Even today many people believe these distortions, though most historians reject them. Does that mean history is on the side of the Renaissance and Enlightenment thinkers who dismissed the Dark Ages, or on the side of the people of the Dark Ages?
The Found Cause
Today nearly all historians agree that the American Civil War was over slavery. But this was not always so. Explanations of the war have shifted over time and, though it seems unlikely, they might keep shifting.
When the South first declared secession, their declarations and the speeches by their leaders made it clear why they were seceding. They said, over and over, that they wanted to preserve the institution of slavery. They seceded in response to the election of Abraham Lincoln, a member of the staunchly anti-slavery Republican Party. Though Lincoln himself was a moderate on the issue he still represented a party dedicated to ending slavery so was unacceptable to Southern leaders.
Then the South attacked Fort Sumter and the war began. Lincoln, and most Union soldiers, initially saw the war as an attempt to put down a rebellion threatening the United States. As the war continued their attitudes would change and they would see it as a war to end slavery. Southern leaders continued to defend slavery until they lost the war, at which point many would change their tune and say the war was about defending their way of life. The attitude of the Confederate soldiers fighting the war is less clear: only 20% specifically mentioned defending slavery, but the others did talk of opposing the North’s attempt to change their society, which, in the end, meant they were defending slavery. Maybe they didn’t personally love slavery, but they saw themselves as defending a society with slavery as a key part.
So, during the war, it was generally seen as a war over slavery. After the war ended, that changed. People (mostly Southerners) framed the war as a noble “Lost Cause” against a greedy industrialist North trying to destroy a chivalrous, pastoral South. Slavery was downplayed. A pro-Confederate person alive at that time could have said “look! History was on our side the whole time!”
As time passed, the Lost Cause explanation has fallen out of favor. Historians overwhelmingly see the war as being caused by the South’s secession which was caused by the Republican Party’s opposition to slavery. The war, therefore, was a war over slavery. Now, a pro-Union person could say “look! History was on our side!”
Both people are right. History was on the Confederate’s side until it was on the Unionist’s side. It’s possible that history will change its mind again and again.

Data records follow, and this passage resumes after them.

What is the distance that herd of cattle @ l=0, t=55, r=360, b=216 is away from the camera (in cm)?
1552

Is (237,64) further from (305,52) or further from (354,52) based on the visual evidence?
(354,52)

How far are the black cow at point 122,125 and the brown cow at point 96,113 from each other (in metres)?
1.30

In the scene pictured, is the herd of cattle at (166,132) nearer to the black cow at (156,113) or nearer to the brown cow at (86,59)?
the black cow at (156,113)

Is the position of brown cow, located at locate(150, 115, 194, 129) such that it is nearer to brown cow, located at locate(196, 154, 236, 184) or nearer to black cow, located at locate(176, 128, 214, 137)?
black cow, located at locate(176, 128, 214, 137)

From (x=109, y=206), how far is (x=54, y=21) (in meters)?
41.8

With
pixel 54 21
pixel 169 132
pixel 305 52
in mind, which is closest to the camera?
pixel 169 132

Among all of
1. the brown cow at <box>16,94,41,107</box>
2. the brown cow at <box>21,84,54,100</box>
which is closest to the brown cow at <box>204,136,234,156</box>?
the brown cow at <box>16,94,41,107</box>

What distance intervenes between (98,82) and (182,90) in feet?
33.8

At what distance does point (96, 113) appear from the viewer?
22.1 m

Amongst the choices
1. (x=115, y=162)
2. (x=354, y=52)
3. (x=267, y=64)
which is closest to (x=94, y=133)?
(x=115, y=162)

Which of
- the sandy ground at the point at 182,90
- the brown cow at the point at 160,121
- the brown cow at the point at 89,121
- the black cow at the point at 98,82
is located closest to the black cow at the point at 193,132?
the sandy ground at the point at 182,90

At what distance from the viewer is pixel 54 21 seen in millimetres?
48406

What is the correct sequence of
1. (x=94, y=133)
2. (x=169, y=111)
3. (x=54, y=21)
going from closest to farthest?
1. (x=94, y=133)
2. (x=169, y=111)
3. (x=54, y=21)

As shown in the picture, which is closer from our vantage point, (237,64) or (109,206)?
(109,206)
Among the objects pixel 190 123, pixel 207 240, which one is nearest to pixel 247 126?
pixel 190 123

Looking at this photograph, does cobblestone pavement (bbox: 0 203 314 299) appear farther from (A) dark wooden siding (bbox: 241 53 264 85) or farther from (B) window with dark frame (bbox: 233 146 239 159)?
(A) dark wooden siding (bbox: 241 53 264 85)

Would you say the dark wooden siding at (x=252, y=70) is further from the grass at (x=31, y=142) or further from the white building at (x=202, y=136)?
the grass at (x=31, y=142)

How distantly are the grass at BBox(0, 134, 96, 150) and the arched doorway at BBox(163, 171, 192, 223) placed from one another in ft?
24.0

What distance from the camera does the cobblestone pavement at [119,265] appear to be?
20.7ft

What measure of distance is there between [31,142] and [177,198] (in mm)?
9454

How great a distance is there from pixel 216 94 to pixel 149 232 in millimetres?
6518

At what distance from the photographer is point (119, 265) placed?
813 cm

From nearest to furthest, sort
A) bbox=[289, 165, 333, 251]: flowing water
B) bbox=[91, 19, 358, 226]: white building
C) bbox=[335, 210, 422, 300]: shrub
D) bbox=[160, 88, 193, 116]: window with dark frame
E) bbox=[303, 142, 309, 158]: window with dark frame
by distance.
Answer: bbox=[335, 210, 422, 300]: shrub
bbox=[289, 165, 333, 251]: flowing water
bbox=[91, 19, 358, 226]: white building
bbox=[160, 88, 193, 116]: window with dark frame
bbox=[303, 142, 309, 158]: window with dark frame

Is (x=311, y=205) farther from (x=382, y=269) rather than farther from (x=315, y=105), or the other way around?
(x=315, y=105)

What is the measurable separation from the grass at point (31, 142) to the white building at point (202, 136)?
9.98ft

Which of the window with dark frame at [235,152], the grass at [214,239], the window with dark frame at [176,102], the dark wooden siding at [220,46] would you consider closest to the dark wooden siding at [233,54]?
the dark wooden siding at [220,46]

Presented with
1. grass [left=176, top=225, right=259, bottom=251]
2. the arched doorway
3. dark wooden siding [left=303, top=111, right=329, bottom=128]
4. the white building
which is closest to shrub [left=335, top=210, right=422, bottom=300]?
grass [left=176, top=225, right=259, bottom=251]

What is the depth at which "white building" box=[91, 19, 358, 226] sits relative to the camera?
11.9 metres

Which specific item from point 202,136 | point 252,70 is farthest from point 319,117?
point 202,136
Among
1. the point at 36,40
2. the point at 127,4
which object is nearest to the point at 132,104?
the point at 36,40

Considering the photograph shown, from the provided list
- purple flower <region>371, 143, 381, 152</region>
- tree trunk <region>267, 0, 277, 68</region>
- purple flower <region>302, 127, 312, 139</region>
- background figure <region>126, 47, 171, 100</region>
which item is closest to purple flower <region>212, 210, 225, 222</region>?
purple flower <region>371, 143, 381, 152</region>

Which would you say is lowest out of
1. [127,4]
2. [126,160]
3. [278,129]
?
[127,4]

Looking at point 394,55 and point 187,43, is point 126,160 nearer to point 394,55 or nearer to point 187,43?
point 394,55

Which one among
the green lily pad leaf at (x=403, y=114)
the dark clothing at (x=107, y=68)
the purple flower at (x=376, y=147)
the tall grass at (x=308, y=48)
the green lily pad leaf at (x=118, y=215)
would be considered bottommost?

It’s unlikely, as there’s such a strong argument that the war was about slavery, but history is always viewed through the lens of historians. If a future society wants to tell a story about a war about honorable farmers fighting hordes of industrialists, then they might repurpose the Civil War again.
Don’t Count on History’s Hindsight
It’s tempting to think that future generations will look back on us and applaud our side as being on the vanguard of progress. Tempting, but unwise. It’s most likely that we’ll be forgotten by future generations, exempting niche historians. If we are part of a rare movement that makes the history books, then history will have a fluid view of us, as history is always a story told by historians, and the perspective of historians never becomes a timeless constant.
That’s a dispiriting message for those of us whose only afterlife is in the memories of our descendants. We aren’t going to be shuffled into a reputational Heaven or Hell for eternity. All we can do is believe in our actions today and hope that we’re not judged too harshly for them tomorrow.